İşlenecek veriler:

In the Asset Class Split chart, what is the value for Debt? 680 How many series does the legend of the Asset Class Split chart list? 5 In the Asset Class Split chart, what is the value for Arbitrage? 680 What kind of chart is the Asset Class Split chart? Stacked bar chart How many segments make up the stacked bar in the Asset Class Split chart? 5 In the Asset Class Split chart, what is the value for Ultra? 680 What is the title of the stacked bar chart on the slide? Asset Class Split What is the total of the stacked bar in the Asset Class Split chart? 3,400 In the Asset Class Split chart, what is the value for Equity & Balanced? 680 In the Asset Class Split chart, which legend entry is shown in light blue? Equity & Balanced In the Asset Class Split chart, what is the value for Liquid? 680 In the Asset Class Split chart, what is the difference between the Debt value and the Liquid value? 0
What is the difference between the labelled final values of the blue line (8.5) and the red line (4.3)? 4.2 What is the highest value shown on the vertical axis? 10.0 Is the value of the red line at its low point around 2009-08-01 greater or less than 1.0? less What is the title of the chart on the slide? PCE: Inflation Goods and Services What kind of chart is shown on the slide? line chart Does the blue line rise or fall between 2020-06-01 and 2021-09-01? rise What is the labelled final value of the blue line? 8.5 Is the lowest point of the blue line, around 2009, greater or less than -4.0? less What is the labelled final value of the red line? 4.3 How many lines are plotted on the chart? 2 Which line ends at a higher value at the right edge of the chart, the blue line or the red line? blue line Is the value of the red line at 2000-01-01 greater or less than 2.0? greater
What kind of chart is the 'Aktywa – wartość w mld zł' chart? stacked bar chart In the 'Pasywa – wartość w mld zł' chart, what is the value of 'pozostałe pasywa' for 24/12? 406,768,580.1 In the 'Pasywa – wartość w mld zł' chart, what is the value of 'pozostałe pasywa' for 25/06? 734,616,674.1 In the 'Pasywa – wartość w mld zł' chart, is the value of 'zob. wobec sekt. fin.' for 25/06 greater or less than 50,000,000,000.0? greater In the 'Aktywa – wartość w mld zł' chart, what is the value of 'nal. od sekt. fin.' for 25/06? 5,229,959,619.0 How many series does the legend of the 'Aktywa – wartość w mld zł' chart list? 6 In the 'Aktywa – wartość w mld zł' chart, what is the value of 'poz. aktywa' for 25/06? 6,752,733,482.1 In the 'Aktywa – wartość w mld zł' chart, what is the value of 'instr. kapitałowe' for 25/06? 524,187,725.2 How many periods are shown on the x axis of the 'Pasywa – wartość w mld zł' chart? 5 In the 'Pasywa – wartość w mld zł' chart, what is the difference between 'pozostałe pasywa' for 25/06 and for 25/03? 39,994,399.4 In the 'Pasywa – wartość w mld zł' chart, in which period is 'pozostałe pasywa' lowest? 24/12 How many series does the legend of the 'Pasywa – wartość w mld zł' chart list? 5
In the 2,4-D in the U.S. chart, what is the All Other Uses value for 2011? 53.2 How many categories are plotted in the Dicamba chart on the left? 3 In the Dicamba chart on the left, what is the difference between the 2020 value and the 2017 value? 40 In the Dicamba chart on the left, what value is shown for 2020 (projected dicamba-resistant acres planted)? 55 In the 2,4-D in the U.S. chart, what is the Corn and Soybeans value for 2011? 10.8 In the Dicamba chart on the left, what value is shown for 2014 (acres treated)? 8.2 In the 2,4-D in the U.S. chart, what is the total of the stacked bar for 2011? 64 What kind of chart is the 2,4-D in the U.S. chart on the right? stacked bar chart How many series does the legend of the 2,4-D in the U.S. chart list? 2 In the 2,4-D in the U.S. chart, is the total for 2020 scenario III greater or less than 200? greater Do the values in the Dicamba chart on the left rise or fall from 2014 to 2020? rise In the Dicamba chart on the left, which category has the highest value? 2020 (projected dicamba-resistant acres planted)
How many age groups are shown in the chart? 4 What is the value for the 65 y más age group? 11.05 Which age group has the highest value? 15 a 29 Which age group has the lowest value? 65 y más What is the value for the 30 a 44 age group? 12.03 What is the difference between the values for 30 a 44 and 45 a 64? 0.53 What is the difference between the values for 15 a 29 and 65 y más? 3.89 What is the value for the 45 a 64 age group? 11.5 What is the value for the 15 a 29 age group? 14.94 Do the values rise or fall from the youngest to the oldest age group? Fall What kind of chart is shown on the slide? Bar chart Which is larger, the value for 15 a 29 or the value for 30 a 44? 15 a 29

Görevin amacı:
Yukarıdaki satırlardan hangileri "title" kelimesini içeriyor? Bu satırların hepsini eksiksiz olarak ayıkla ve büyük-küçük harf ayrımını dikkate al.

Alıştırmanın çözümü:
In the Asset Class Split chart, what is the value for Debt? 680 How many series does the legend of the Asset Class Split chart list? 5 In the Asset Class Split chart, what is the value for Arbitrage? 680 What kind of chart is the Asset Class Split chart? Stacked bar chart How many segments make up the stacked bar in the Asset Class Split chart? 5 In the Asset Class Split chart, what is the value for Ultra? 680 What is the title of the stacked bar chart on the slide? Asset Class Split What is the total of the stacked bar in the Asset Class Split chart? 3,400 In the Asset Class Split chart, what is the value for Equity & Balanced? 680 In the Asset Class Split chart, which legend entry is shown in light blue? Equity & Balanced In the Asset Class Split chart, what is the value for Liquid? 680 In the Asset Class Split chart, what is the difference between the Debt value and the Liquid value? 0
What is the difference between the labelled final values of the blue line (8.5) and the red line (4.3)? 4.2 What is the highest value shown on the vertical axis? 10.0 Is the value of the red line at its low point around 2009-08-01 greater or less than 1.0? less What is the title of the chart on the slide? PCE: Inflation Goods and Services What kind of chart is shown on the slide? line chart Does the blue line rise or fall between 2020-06-01 and 2021-09-01? rise What is the labelled final value of the blue line? 8.5 Is the lowest point of the blue line, around 2009, greater or less than -4.0? less What is the labelled final value of the red line? 4.3 How many lines are plotted on the chart? 2 Which line ends at a higher value at the right edge of the chart, the blue line or the red line? blue line Is the value of the red line at 2000-01-01 greater or less than 2.0? greater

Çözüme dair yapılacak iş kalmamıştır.